2D arrays are stored in a memory just like 1D array but represent it as having rows and columns.

Below is the code to declare the 2D array which is stored in memory linearly.

Like this:

                +----------+----------+----------+----------+----------+----------+----------+
          index | arr[0][0]| arr[0][1]| arr[0][2]| arr[0][3]| arr[0][4]| arr[1][0]| arr[1][1]| 
                +----------+----------+----------+----------+----------+----------+----------+
         value  |    0     |    1     |    2     |    3     |    4     |    10    |    11    |
                +----------+----------+----------+----------+----------+----------+----------+
 memory address | 1000     | 1004     | 1008     | 1012     | 1016     | 1020     | 1024     |
                +----------+----------+----------+----------+----------+----------+----------+

Here each row have 4 entries and 5 columns.

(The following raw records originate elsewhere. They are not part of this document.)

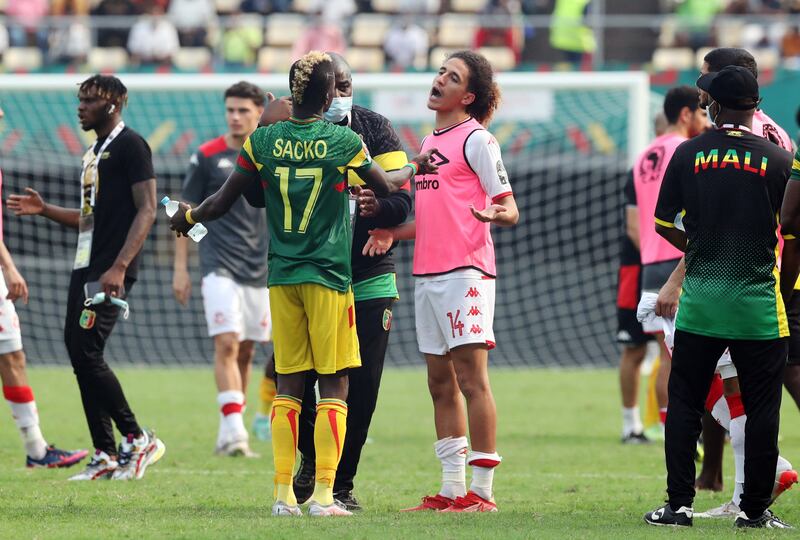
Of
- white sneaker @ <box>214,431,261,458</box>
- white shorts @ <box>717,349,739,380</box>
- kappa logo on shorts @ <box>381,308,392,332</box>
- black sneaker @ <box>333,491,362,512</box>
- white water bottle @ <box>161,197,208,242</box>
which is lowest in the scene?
white sneaker @ <box>214,431,261,458</box>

Now if i want to locate value 11 ,arr[1][1] row 1 col 1 ,then the memory address will be 1024. To locate this entry first I have to calculate row index then column index.

Calculating row index:

So each row have 5 entries each of 4 bytes therefore each row will be of 4*5=20 bytes. Entry 11 is in row index 1 so 1*20 = 20 which will be at row 1.

Calculating column index:

After that entry 11 is in the column index 1 so 1*4= 4 which be at column index 1. We multiply it by 4 because we have declared it as DWORD which is of 4 bytes.

At last just add the results (row index + col index) 20+4 = 24. When we add this to the memory address of first entry we will be jumped to entry 11

i.e: 1000+24 = 1024

.data

arr DWORD 0, 1, 2, 3, 4 ; This is declaration of 2D array having 4 rows, 5 cols each entry takes 4 bytes because its a DWORD

      DWORD 10,11,12,13,14

      DWORD 20,21,22,23,24

      DWORD 30,31,32,33,34

ROWSIZE EQU SIZEOF arr ; its a named constant which means each row is having 20 bytes. In each row there are 5 cols means 5 entries and each entry is of 4 bytes so 4*5 = 20.

.code

mov ebx, 2*ROWSIZE ; row index = 2

mov esi, 3 ; col index = 3

mov eax, arr[ebx+esi*4] ; EAX = arr[2][3], Here when we call arr[0] it will be entry 0 so entry 11 will be arr[24]. It means skip 24 bytes from the starting memory address of the array.